Text shown:
+ + + +

Skip to content

Model Concepts

Bias-Variance Tradeoff

The best predictive model is one that has good generalization ability. With that, it will be able to give accurate predictions to new and previously unseen data. With that comes two terms bias & variance.

High Bias results from Underfitting the model. This usually results from erroneous assumptions, and cause the model to be too general.

High Variance results from Overfitting the model, and it will predict the training dataset very accurately, but not with unseen new datasets. This is because it will fit even the slightless noise in the dataset.

The best model with the highest accuarcy is the middle ground between the two.

from Andrew Ng’s lecture

Regularization

Regularization is an important concept for some supervised models. It prevents overfitting by restricting the model, thus lowering its complexity.

+ + + +

Given request 1: Copy the model concepts text word for word, starting at "High Bias results" and ending at "lowering its complexity.".
Given request 2: According to the model concepts text, what does high bias result from?
Given request 3: Continue the model concepts text from the point where it stops.

+ + + +

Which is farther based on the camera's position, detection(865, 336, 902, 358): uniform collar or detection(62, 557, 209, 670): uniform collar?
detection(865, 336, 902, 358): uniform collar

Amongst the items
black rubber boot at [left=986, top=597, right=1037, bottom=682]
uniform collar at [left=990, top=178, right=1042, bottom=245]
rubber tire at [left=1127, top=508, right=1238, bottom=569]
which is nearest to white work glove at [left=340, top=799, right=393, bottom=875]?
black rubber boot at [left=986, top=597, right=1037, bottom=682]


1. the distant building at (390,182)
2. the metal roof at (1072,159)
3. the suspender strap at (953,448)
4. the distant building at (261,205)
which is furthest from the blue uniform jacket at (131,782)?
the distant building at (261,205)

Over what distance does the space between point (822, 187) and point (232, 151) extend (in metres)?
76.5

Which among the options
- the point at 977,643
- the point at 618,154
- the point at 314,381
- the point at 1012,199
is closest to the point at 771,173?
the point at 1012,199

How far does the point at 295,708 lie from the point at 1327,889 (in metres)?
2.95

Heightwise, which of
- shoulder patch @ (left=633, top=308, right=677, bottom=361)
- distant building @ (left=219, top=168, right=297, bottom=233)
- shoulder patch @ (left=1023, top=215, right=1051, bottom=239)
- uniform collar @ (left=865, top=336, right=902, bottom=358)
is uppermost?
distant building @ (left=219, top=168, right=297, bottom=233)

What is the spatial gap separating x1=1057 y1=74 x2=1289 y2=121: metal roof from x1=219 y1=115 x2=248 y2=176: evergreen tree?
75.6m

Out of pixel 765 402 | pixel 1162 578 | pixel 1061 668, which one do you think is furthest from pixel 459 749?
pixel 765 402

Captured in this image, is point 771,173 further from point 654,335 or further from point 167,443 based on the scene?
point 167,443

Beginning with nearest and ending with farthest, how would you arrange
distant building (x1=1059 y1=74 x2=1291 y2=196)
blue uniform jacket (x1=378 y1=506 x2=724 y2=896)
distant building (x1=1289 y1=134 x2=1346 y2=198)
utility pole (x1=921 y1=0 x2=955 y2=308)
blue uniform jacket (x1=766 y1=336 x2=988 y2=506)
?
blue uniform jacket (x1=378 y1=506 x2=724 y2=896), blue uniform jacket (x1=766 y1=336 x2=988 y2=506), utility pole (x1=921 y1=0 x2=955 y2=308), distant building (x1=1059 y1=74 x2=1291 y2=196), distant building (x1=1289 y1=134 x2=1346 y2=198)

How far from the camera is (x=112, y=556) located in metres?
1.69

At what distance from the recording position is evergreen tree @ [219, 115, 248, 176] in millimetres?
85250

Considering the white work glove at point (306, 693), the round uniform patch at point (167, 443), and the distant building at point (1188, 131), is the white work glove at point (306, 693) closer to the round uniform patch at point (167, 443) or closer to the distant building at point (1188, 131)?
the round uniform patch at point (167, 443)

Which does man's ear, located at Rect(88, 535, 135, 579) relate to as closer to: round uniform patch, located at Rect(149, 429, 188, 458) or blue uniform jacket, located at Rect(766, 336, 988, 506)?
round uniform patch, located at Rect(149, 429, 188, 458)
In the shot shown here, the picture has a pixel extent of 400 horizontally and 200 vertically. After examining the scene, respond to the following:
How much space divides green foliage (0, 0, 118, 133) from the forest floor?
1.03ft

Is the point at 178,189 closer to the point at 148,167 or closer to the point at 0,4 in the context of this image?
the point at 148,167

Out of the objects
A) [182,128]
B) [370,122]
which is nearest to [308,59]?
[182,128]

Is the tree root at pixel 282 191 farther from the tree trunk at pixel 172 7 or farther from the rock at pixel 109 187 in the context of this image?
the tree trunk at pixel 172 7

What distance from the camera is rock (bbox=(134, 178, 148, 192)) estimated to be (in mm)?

+ + + +

Output 1:
High Bias results from Underfitting the model. This usually results from erroneous assumptions, and cause the model to be too general.

High Variance results from Overfitting the model, and it will predict the training dataset very accurately, but not with unseen new datasets. This is because it will fit even the slightless noise in the dataset.

The best model with the highest accuarcy is the middle ground between the two.

from Andrew Ng’s lecture

Regularization

Regularization is an important concept for some supervised models. It prevents overfitting by restricting the model, thus lowering its complexity.

Output 2: Underfitting the model.

Output 3:
In regression, it is regulated by the hyperparameter alpha, where a high alpha means more regularization and a simpler model.

Regularization Model Desc
L1 LASSO reduces sum of the absolute values of coefficients. change unimportant features' regression coefficients into 0
L2 Ridge reduces the sum of squares

In classification, it is regulated by the hyperparameter C, where a lower C means more regularization and a simpler model.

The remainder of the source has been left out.